Recent findings: Activation of the mammalian target of rapamycin plays a pivotal role in abnormal activation of T and B-cells in systemic lupus erythematosus. In T-cells, increased production of nitric oxide and mitochondrial hyperpolarization were identified as metabolic checkpoints upstream of mammalian target of rapamycin activation. Mammalian target of rapamycin controls the expression T-cell receptor-associated signaling proteins CD4 and CD3zeta through increased expression of the endosome recycling regulator HRES-1/Rab4 gene, mediates enhanced Ca2+ fluxing and skews the expression of tyrosine kinases both in T and B-cells, and blocks the expression of Foxp3 and the expansion of regulatory T-cells. Mitochondrial hyperpolarization and the resultant ATP depletion predispose T-cells to necrosis, thus promoting the dendritic cell activation, antinuclear autoantibody production, and inflammation.
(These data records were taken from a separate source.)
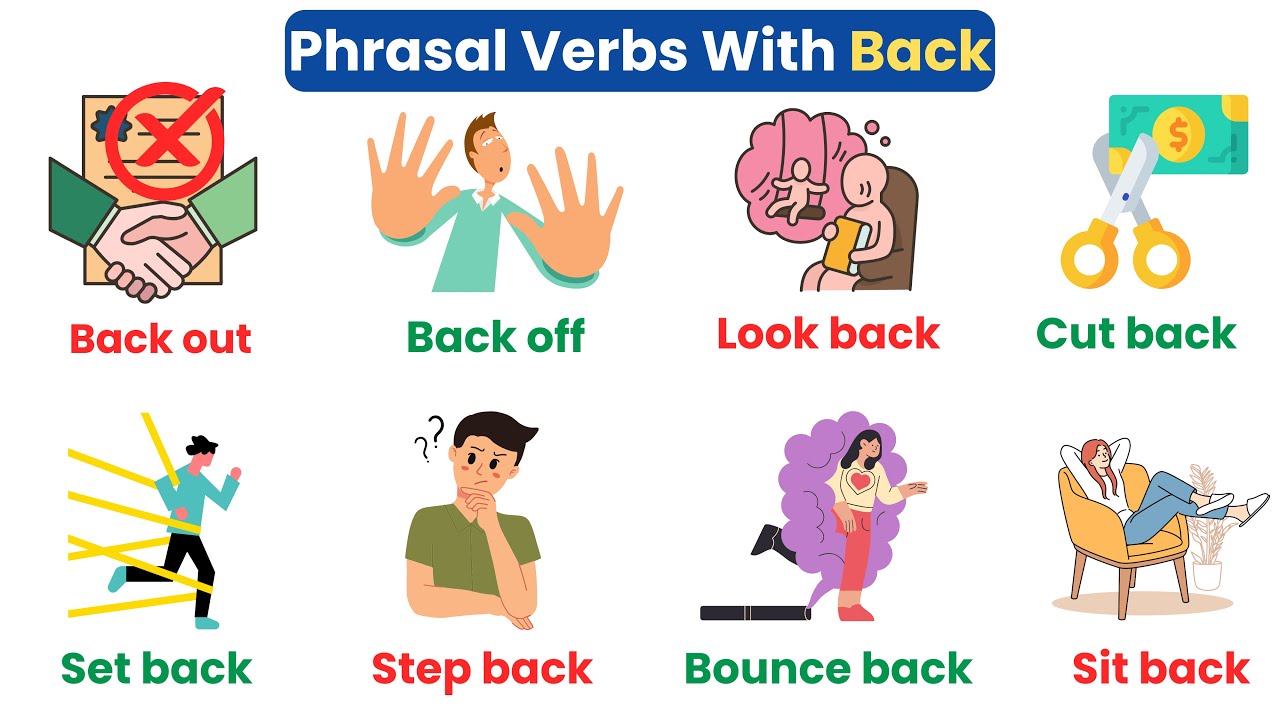 Phrasal Verbs With Back

Back out

Back off

Look back

Cut back

Set back

Step back

Bounce back

Sit back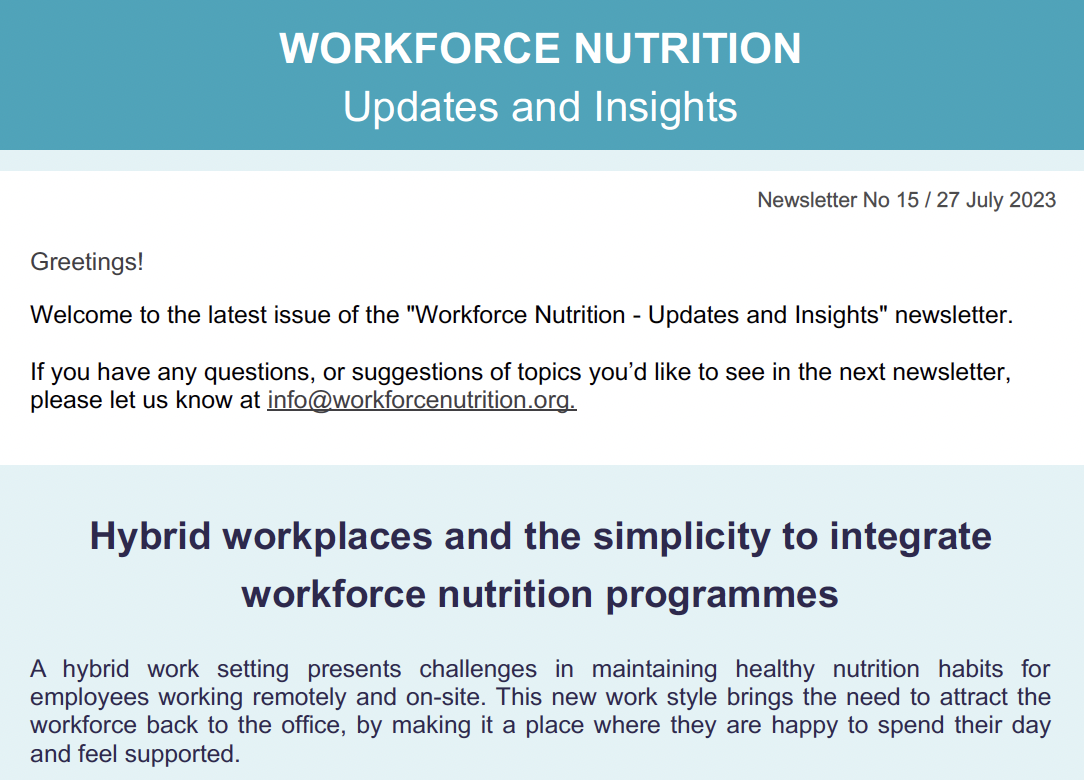 WORKFORCE NUTRITION
Updates and Insights

Newsletter No 15 / 27 July 2023

Greetings!

Welcome to the latest issue of the "Workforce Nutrition - Updates and Insights" newsletter.

If you have any questions, or suggestions of topics you'd like to see in the next newsletter, please let us know at info@workforcenutrition.org.

Hybrid workplaces and the simplicity to integrate workforce nutrition programmes

A hybrid work setting presents challenges in maintaining healthy nutrition habits for employees working remotely and on-site. This new work style brings the need to attract the workforce back to the office, by making it a place where they are happy to spend their day and feel supported.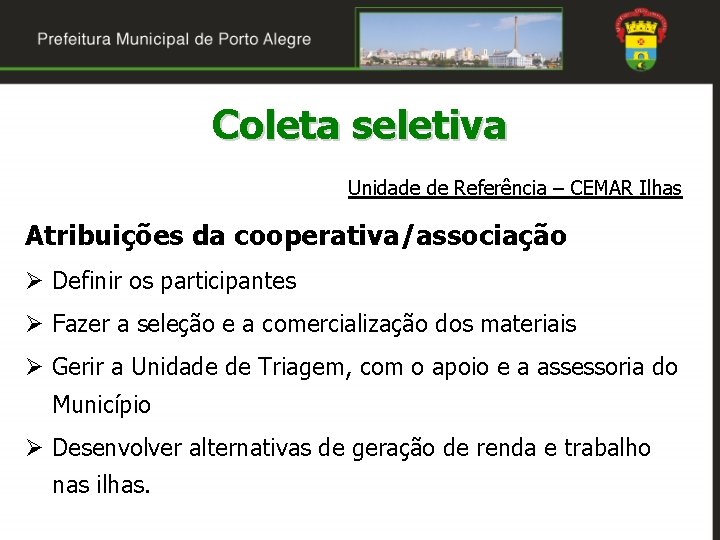 Prefeitura Municipal de Porto Alegre

Coleta seletiva

Unidade de Referência – CEMAR Ilhas

Atribuições da cooperativa/associação

➢ Definir os participantes

➢ Fazer a seleção e a comercialização dos materiais

➢ Gerir a Unidade de Triagem, com o apoio e a assessoria do Município

➢ Desenvolver alternativas de geração de renda e trabalho nas ilhas.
Summary: Mitochondrial hyperpolarization, increased activity of mammalian target of rapamycin and Syk kinases, enhanced receptor recycling and Ca2+ flux have emerged as common T and B-cell biomarkers and targets for treatment in systemic lupus erythematosus.
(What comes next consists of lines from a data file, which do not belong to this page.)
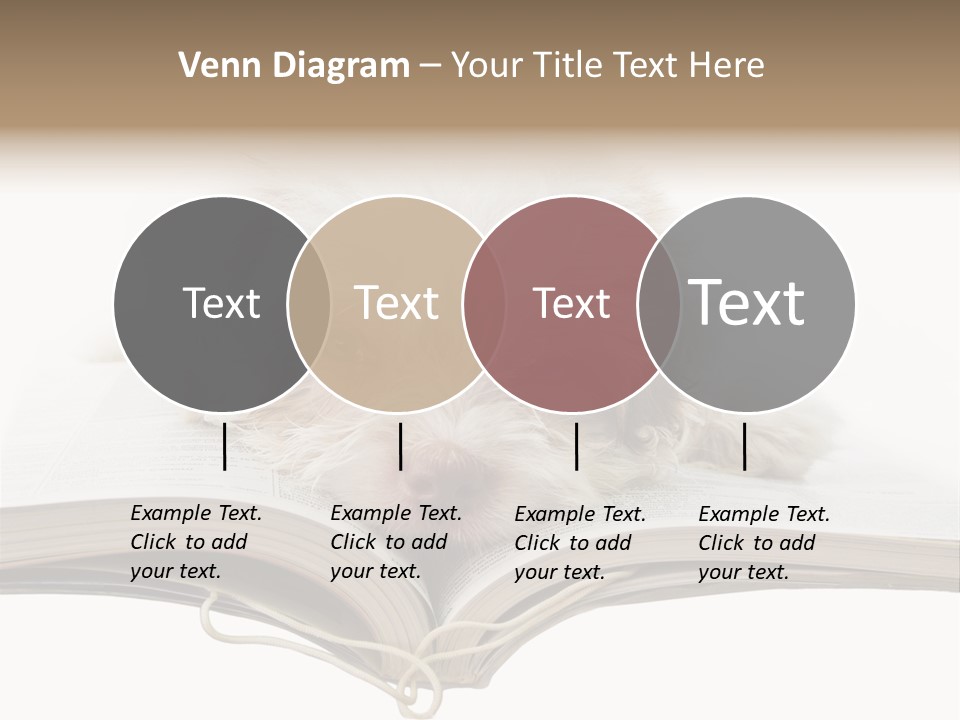 Venn Diagram – Your Title Text Here

Text

Text

Text

Text

Example Text. Click to add your text.

Example Text. Click to add your text.

Example Text. Click to add your text.

Example Text. Click to add your text.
Figure 1. Schematic outline of mTOR activation and its role in the recycling of surface receptors such as CD4 and TFR and signaling and adaptor proteins such as TCRζ and CD2AP

mTOR senses the Δψ_m and regulates IP3R-mediated Ca²⁺ release [42]. Activation of mTOR controls the expression of TCRζ and Lck, mediates their lysosomal degradation by activating HRES-1/Rab4 which in turn results in the substitution of TCRζ by FcεRIγ and the recruitment of Syk. The intracellular rapamycin receptor FKBP12 directly binds the RyR. The small GTPase HRES-1/Rab4 regulates endocytic recycling of surface receptors such as CD4 and adaptors such as TCRζ and their traffic to lysosomes. Ca²⁺ controls the activation of calcineurin, a phosphatase that dephosphorylates the transcription factor NFAT and allows it to translocate into the nucleus. Ca²⁺ release from the endoplasmic reticulum also initiates opening of the CRAC channel through activation of Stim1 and Orai1. mTOR, mammalian target of rapamycin; TFR, transferrin receptor.
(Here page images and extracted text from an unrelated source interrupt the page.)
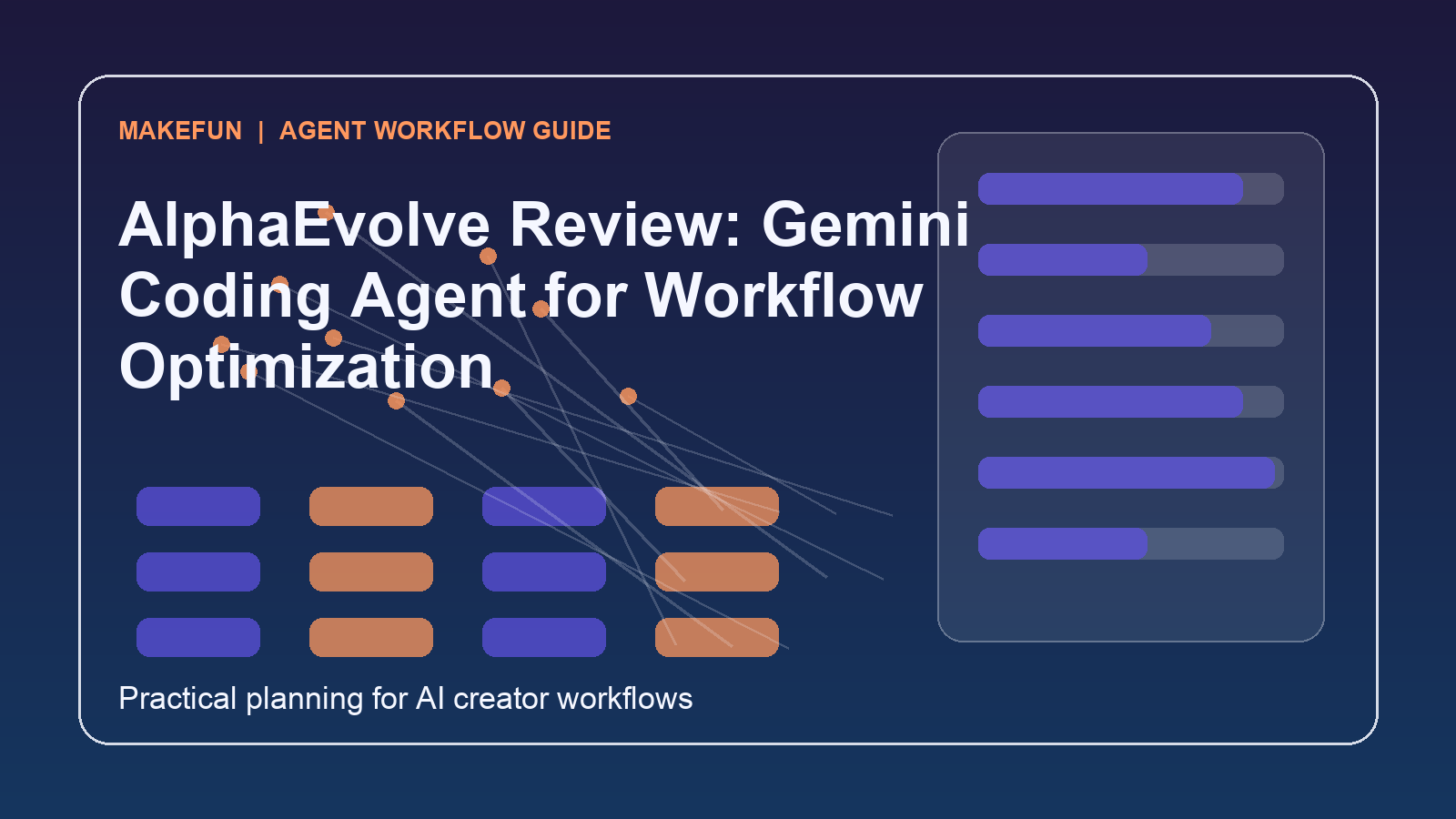 MAKEFUN | AGENT WORKFLOW GUIDE

AlphaEvolve Review: Gemini Coding Agent for Workflow Optimization

Practical planning for AI creator workflows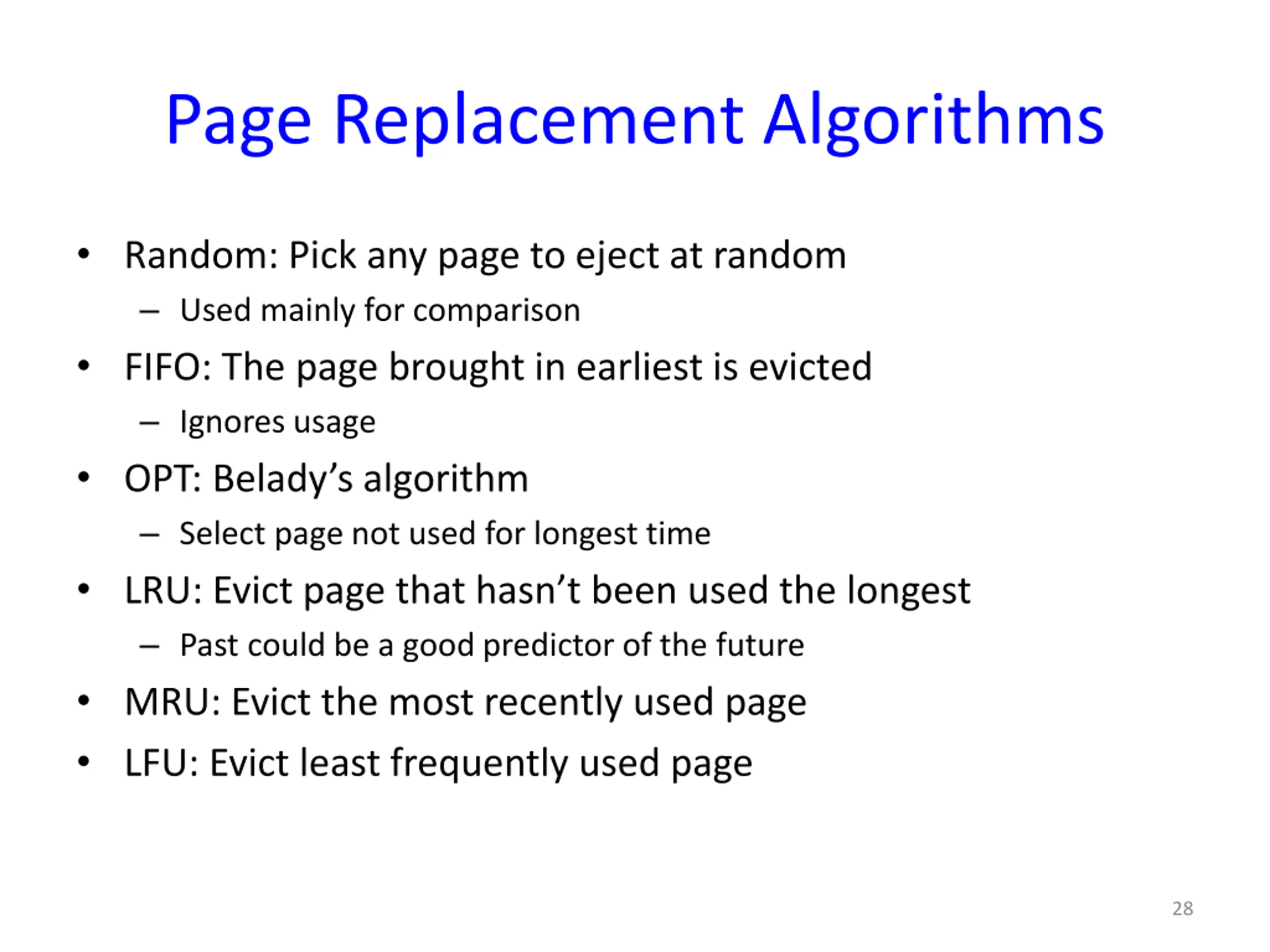 Page Replacement Algorithms

• Random: Pick any page to eject at random
  – Used mainly for comparison
• FIFO: The page brought in earliest is evicted
  – Ignores usage
• OPT: Belady’s algorithm
  – Select page not used for longest time
• LRU: Evict page that hasn’t been used the longest
  – Past could be a good predictor of the future
• MRU: Evict the most recently used page
• LFU: Evict least frequently used page

28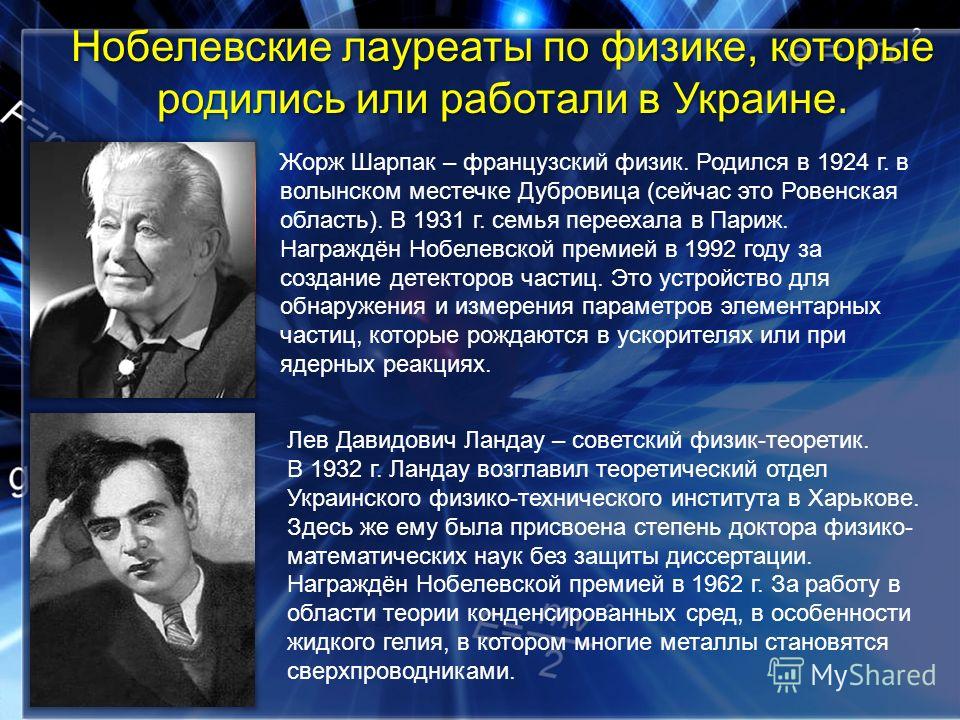 Нобелевские лауреаты по физике, которые родились или работали в Украине.

Жорж Шарпак – французский физик. Родился в 1924 г. в волынском местечке Дубровица (сейчас это Ровенская область). В 1931 г. семья переехала в Париж. Награждён Нобелевской премией в 1992 году за создание детекторов частиц. Это устройство для обнаружения и измерения параметров элементарных частиц, которые рождаются в ускорителях или при ядерных реакциях.

Лев Давидович Ландау – советский физик-теоретик. В 1932 г. Ландау возглавил теоретический отдел Украинского физико-технического института в Харькове. Здесь же ему была присвоена степень доктора физико-математических наук без защиты диссертации. Награждён Нобелевской премией в 1962 г. За работу в области теории конденсированных сред, в особенности жидкого гелия, в котором многие металлы становятся сверхпроводниками.

MyShared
Figure 2. Schematic diagram of B-cell activation

In resting B-cells, the BCR is excluded from lipid rafts. The rafts concentrate GPI-linked proteins and myristylated proteins, such as LYN and phosphoprotein associated with glycosphingolipid-enriched microdomains (PAG). After antigen engagement, the BCR relocates within rafts. The phosphoinositide3-kinases (PI3Ks) are recruited to the BCR through BCR and SYK-dependent phosphorylation of CD19 and BCAP, which contains a tyrosine-X-X-methionine activation motif. BCAP and Vav contribute to the activation of PI3K. BTK contributes to BCR-stimulated calcium signaling by phosphorylating and activating PLCγ2 [77]. The subsequent recruitment of PKCβ leads to the phosphorylation of S180 of the TEC-homology domain and inactivation of BTK. FcγRIIB, an inhibitory receptor for the Fc of immunoglobulin G, contains one immunoreceptor tyrosine-based inhibitory motif (ITIM) in its cytoplasmic domain. When FcγRIIB is cross-linked along with the BCR, the SH2-domain-containing inositol 5-phosphatase (SHIP) is recruited, leading to the abrogation of BCR signaling by the hydrolysis of phosphatidylinositol-3,4,5-triphosphate (PIP3). B-cell activation is also downregulated by LYN that phosphorylates a tyrosine of PAG which then recruits c-SRC tyrosine kinase (Csk) to the rafts. Csk phosphorylates and decreases the enzymatic activity of LYN. The accumulation of PIP3 activates the Akt/mTOR axis [78] and stimulation of the IP3 receptor and the RyR on the endoplasmic reticulum. The subsequent release of Ca²⁺ from the endoplasmic reticulum turns on the CRAC channel, which also operates in B-cells [79]. Elevated Ca²⁺ levels activate NFAT [80,81] and NFAT-dependent B-cell stimulators such as Blys [82]. Rab4 regulates IgG internalization-dependent antigen processing [83]. BCAP, B-cell PI3K adaptor protein; BCR, B-cell receptor; GPI, glycosylphosphatidylinositol; IgH, immunoglobulin heavy chain; IgL, immunoglobulin light chain; P, phosphate; PIP2, phosphatidylinositol-4,5-bisphosphate or phosphatidylinositol-3,4-bisphosphate.